Vertical step in meters

Tracker class

class cuvslam.Tracker(rig: ~cuvslam.pycuvslam.Rig, odom_config: ~cuvslam.pycuvslam.Odometry.Config | None = <cuvslam.pycuvslam.Odometry.Config object>, slam_config: ~cuvslam.pycuvslam.Slam.Config | None = None)[source]

A wrapper that combines cuVSLAM Odometry and SLAM functionality.

This class automatically manages both the Odometry and SLAM instances, providing a simplified interface for common use cases.

Parameters:
OdometryConfig

alias of Config

OdometryRGBDSettings

alias of RGBDSettings

SlamConfig

alias of Config

SlamMetrics

alias of Metrics

SlamLocalizationSettings

alias of LocalizationSettings

track(timestamp: int, images: List[Any], masks: List[Any] | None = None, depths: List[Any] | None = None) Tuple[PoseEstimate, Pose | None][source]

Track a rig pose using current image frame.

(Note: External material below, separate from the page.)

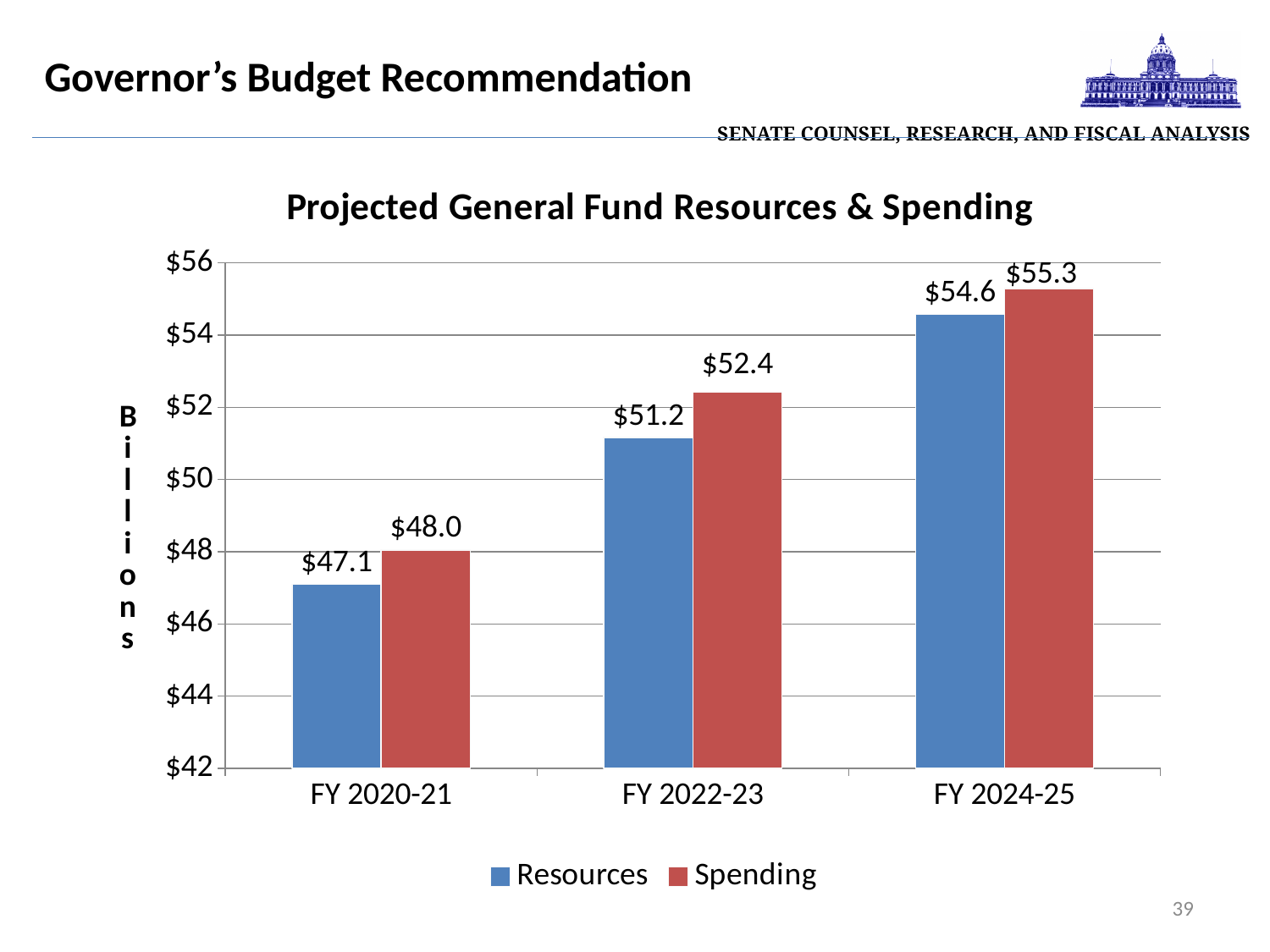
Which fiscal year has the highest Resources value? FY 2024-25 What is the Spending value for FY 2024-25? $55.3 Which fiscal year has the lowest Spending value? FY 2020-21 What is the Spending value for FY 2022-23? $52.4 What kind of chart is shown on the slide? Bar chart How many series does the legend list? 2 What is the difference between Spending and Resources in FY 2022-23? $1.2 In FY 2020-21, which is larger, Resources or Spending? Spending What is the difference between Spending and Resources in FY 2024-25? $0.7 How many fiscal years are shown on the x axis? 3 Do the Resources values rise or fall from FY 2020-21 to FY 2024-25? Rise What is the Resources value for FY 2020-21? $47.1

This method combines tracking and SLAM processing in a single call.

Parameters:
  • timestamp (int) – Images timestamp in nanoseconds

  • images (List[Any]) – List of numpy arrays containing the camera images

  • masks (List[Any] | None) – Optional list of numpy arrays containing masks for the images

  • depths (List[Any] | None) – Optional list of numpy arrays containing depth images

Returns:

The computed pose estimate from Odometry Pose: The computed pose estimate from SLAM

Return type:

PoseEstimate

register_imu_measurement(sensor_index: int, imu_measurement: ImuMeasurement) None[source]

Register an IMU measurement with the tracker.

Parameters:
Return type:

None

get_last_observations(camera_index: int) List[Any][source]

Get observations from the last frame.

Parameters:

camera_index (int)

Return type:

List[Any]

get_last_landmarks() List[Any][source]

Get landmarks from the last frame.

Return type:

List[Any]

get_last_gravity() Any | None[source]

Get gravity vector from the last frame.

Return type:

Any | None

get_final_landmarks() dict[int, Any][source]

Get all final landmarks from all frames.

Return type:

dict[int, Any]

get_all_slam_poses(max_poses_count: int = 0) List[Any] | None[source]

Get all SLAM poses for each frame.

Parameters:

max_poses_count (int)

Return type:

List[Any] | None

get_pose_graph() Any | None[source]

Get pose graph.

Return type:

Any | None

get_slam_metrics() Any | None[source]

Get SLAM metrics.

Return type:

Any | None

get_loop_closure_poses() List[Any] | None[source]

Get list of last 10 loop closure poses with timestamps.

Return type:

List[Any] | None

Functions

cuvslam.get_version() tuple[str, int, int]

Get the version of cuVSLAM library you are using.

Returns a tuple with the detailed version and major and minor versions.

cuvslam.set_verbosity(arg: int, /) None

Set the verbosity level of the library.

Available values: 0 (default) for no output, 1 for error messages, 2 for warnings, 3 for info messages.

cuvslam.warm_up_gpu() None

Warm up the GPU (CUDA runtime).

It is not necessary to call it before the first call to cuvslam, but it can help to reduce the first call latency.